→ **The exercise**
Reproduce the passage below on correlation between CIR waveforms word for word.

→ **Provided text**
In the case where the combined wave is detected as the first
incoming wave, that is, in the case where detection of the specific
element corresponding to the direct wave ends in failure, accuracy
of estimating the positional parameter deteriorates.
[0176] Accordingly, the second reliability parameter may be a
correlation coefficient between a CIR obtained on the basis of
reception signal received by a first wireless communication section
210 among the plurality of wireless communication sections 210, and
a CIR obtained on the basis of a reception signal received by a
second wireless communication section 210 that is different from
the first wireless communication section 210 among the plurality of
wireless communication sections 210. In other words, the second
reliability parameter may be a correlation coefficient between a
waveform of the entire CIR calculated with regard to the first
wireless communication section 210 and a waveform of the entire CIR
calculated with regard to the second wireless communication section
210. In addition, the control section 230 determines that
reliability gets higher as the correlation coefficient increases.
On the other hand, the control section 230 determines that
reliability gets lower as the correlation coefficient decreases.
Such a configuration makes it possible to evaluate reliability from
a viewpoint of correlation between CIR waveforms.

→ **Items**
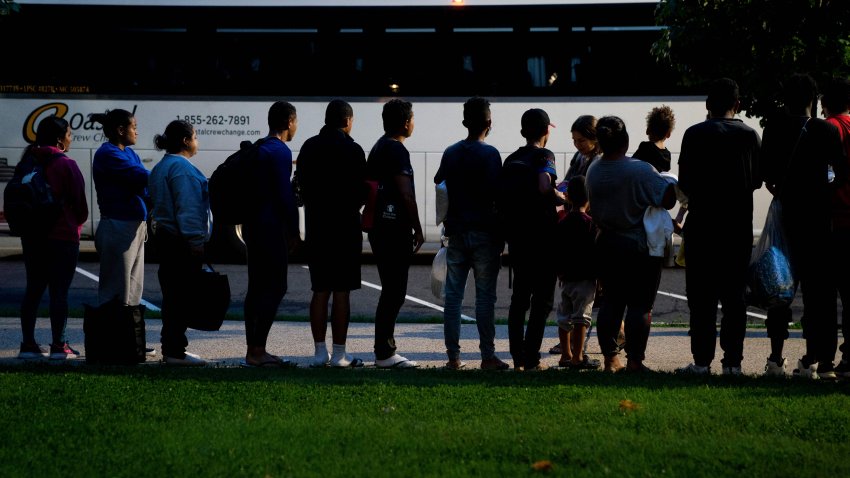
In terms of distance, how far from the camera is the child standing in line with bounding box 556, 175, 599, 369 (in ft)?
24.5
* * *
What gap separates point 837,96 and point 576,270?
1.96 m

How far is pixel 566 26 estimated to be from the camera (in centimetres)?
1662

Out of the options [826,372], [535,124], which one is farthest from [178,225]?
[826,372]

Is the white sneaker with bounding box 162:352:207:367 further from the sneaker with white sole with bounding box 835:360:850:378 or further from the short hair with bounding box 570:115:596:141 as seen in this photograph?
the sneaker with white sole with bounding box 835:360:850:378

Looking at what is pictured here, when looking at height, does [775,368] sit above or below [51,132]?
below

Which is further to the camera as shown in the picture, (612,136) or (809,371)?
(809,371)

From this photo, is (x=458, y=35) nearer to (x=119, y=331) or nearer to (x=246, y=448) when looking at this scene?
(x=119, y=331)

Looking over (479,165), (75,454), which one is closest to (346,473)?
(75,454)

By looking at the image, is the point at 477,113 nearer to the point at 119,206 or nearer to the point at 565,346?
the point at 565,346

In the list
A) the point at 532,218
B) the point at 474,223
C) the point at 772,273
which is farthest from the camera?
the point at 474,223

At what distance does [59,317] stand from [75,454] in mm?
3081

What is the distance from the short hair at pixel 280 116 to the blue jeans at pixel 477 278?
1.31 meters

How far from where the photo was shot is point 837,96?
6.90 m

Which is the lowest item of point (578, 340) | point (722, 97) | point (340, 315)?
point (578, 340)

→ **Exercise result**
In the case where the combined wave is detected as the first
incoming wave, that is, in the case where detection of the specific
element corresponding to the direct wave ends in failure, accuracy
of estimating the positional parameter deteriorates.
[0176] Accordingly, the second reliability parameter may be a
correlation coefficient between a CIR obtained on the basis of
reception signal received by a first wireless communication section
210 among the plurality of wireless communication sections 210, and
a CIR obtained on the basis of a reception signal received by a
second wireless communication section 210 that is different from
the first wireless communication section 210 among the plurality of
wireless communication sections 210. In other words, the second
reliability parameter may be a correlation coefficient between a
waveform of the entire CIR calculated with regard to the first
wireless communication section 210 and a waveform of the entire CIR
calculated with regard to the second wireless communication section
210. In addition, the control section 230 determines that
reliability gets higher as the correlation coefficient increases.
On the other hand, the control section 230 determines that
reliability gets lower as the correlation coefficient decreases.
Such a configuration makes it possible to evaluate reliability from
a viewpoint of correlation between CIR waveforms.